= Given request =
Count the lines in the items below that contain the string "path", matching case exactly. Reply with the number alone.

Records from a spatial question set
:::
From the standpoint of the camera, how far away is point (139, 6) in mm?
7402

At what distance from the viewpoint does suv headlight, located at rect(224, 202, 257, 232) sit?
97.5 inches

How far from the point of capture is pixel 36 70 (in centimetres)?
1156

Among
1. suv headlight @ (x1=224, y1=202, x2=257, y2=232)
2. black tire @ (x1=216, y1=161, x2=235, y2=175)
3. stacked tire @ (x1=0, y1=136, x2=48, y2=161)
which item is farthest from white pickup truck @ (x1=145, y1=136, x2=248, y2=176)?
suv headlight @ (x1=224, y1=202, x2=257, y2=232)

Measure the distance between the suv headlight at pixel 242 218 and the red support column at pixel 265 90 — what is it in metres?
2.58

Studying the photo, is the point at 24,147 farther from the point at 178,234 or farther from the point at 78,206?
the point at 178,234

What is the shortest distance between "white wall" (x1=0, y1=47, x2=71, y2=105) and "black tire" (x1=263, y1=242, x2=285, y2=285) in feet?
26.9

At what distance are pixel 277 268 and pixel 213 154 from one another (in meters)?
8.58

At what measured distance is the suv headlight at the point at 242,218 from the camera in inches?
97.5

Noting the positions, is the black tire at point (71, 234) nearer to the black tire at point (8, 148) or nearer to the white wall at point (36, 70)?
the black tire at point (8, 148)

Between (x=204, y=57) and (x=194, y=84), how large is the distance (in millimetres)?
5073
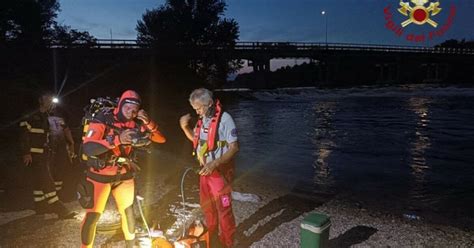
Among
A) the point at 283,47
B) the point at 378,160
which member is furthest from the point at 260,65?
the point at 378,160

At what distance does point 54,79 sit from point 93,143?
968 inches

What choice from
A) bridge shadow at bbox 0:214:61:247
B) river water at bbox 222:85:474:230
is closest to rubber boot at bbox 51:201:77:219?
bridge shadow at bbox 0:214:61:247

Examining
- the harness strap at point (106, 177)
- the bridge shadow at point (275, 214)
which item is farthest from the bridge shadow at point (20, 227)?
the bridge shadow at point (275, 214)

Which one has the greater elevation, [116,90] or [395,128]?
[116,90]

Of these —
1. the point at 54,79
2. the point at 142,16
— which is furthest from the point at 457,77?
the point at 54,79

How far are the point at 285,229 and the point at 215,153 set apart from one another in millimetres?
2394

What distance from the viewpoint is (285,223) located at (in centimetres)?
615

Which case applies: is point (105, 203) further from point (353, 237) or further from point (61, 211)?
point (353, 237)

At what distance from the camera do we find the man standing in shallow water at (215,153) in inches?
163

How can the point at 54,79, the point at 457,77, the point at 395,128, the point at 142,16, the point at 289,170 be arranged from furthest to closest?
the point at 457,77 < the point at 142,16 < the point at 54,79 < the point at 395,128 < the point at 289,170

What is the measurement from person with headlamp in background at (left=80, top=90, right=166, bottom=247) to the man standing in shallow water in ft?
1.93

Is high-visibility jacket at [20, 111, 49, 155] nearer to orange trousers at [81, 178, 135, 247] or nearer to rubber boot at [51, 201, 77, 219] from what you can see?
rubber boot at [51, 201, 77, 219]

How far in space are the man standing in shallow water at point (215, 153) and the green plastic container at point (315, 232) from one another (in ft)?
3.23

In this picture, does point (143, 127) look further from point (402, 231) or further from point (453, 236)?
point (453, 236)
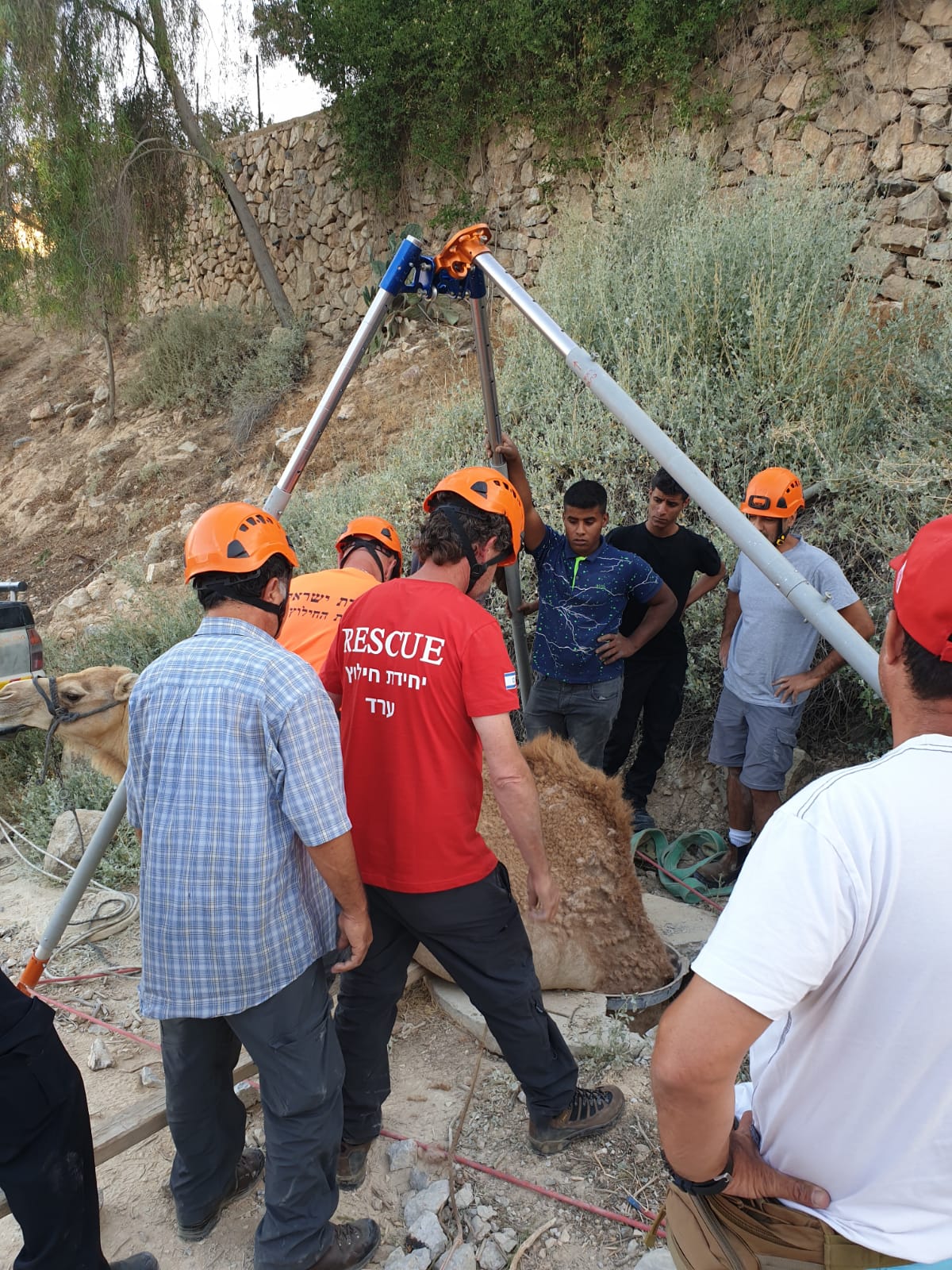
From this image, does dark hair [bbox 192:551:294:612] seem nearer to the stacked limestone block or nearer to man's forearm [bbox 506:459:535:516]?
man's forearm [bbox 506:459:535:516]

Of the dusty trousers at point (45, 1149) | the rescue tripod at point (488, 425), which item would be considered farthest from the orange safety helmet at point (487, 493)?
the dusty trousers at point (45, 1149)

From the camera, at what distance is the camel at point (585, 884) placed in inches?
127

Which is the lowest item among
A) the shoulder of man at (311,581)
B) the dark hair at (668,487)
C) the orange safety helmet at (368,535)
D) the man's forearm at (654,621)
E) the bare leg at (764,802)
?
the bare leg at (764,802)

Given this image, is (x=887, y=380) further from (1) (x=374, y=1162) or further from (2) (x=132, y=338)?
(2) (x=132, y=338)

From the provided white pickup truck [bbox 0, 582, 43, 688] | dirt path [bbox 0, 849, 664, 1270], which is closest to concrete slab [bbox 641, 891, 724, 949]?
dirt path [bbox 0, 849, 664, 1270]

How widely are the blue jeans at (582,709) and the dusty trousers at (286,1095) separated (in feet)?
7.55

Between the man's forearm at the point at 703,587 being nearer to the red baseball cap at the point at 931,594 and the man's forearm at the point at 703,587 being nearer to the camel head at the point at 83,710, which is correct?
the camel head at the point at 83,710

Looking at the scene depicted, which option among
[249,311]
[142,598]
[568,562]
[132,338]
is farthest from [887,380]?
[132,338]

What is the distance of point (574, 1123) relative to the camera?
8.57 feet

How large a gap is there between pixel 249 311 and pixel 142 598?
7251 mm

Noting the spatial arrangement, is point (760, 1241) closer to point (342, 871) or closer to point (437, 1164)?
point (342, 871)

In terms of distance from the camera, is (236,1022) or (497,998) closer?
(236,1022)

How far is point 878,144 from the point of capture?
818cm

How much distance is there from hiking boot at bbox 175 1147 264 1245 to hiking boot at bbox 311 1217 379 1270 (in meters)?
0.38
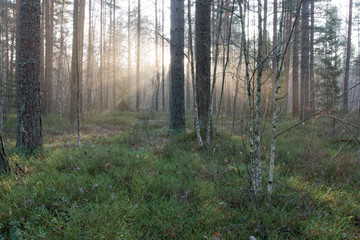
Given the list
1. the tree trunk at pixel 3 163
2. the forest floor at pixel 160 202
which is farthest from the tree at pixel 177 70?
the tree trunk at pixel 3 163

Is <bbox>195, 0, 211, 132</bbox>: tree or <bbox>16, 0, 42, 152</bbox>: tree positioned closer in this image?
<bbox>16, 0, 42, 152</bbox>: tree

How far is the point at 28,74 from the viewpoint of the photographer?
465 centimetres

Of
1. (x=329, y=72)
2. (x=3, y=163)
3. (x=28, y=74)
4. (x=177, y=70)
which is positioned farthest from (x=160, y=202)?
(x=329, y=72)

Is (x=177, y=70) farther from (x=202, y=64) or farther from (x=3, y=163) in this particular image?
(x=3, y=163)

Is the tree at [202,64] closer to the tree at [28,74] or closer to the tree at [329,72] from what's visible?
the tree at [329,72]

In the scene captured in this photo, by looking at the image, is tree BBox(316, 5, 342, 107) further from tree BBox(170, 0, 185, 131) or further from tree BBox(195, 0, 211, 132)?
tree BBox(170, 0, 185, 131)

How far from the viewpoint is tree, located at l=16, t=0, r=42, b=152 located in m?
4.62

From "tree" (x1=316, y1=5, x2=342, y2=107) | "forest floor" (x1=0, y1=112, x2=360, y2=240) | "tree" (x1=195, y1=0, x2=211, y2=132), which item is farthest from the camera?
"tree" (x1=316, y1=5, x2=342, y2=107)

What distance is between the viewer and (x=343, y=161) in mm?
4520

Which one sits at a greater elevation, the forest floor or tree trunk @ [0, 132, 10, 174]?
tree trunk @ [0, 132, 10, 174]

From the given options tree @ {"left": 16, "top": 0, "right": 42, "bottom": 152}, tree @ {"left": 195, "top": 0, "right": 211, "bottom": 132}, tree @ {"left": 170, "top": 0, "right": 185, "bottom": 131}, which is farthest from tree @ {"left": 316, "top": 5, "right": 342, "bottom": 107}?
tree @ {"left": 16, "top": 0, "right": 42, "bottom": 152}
:::
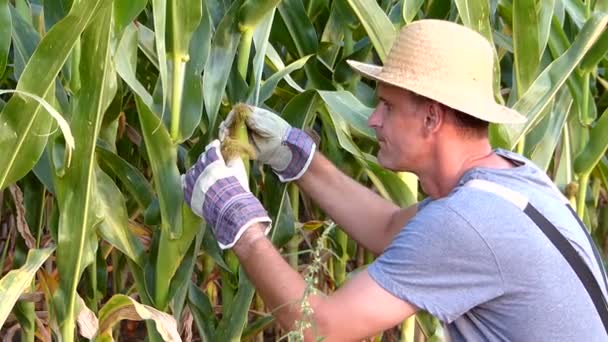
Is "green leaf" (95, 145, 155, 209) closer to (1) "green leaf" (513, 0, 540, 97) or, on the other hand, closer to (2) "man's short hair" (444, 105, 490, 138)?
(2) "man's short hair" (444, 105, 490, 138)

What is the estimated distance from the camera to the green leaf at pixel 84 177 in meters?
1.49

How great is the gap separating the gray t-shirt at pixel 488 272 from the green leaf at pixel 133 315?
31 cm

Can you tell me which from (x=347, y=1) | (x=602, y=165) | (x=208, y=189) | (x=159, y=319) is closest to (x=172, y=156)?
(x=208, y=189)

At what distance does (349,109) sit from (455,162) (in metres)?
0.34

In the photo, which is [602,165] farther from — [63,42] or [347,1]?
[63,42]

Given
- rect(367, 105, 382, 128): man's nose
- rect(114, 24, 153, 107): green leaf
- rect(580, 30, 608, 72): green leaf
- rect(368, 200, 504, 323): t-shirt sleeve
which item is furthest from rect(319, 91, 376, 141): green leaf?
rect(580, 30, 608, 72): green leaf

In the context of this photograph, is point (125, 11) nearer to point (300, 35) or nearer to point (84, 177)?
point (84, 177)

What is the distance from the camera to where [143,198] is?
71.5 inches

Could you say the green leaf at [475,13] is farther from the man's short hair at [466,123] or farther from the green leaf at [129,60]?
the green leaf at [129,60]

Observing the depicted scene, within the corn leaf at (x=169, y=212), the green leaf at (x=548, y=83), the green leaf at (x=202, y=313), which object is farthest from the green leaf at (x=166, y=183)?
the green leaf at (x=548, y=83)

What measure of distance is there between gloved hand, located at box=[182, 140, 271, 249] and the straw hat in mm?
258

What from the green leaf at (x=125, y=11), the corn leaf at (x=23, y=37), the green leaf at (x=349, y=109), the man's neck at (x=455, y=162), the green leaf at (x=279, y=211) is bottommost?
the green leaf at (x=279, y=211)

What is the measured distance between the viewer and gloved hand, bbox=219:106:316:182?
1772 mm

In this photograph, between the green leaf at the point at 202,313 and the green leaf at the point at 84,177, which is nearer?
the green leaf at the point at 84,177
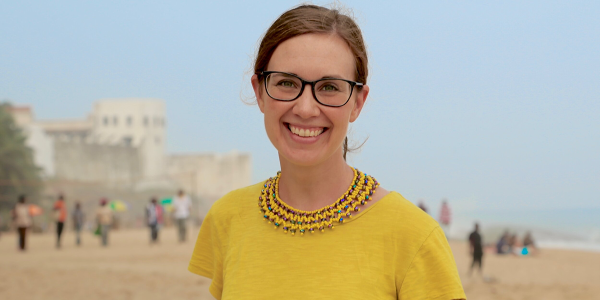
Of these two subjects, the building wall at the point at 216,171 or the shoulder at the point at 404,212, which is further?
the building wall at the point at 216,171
:::
= Response to the task =
2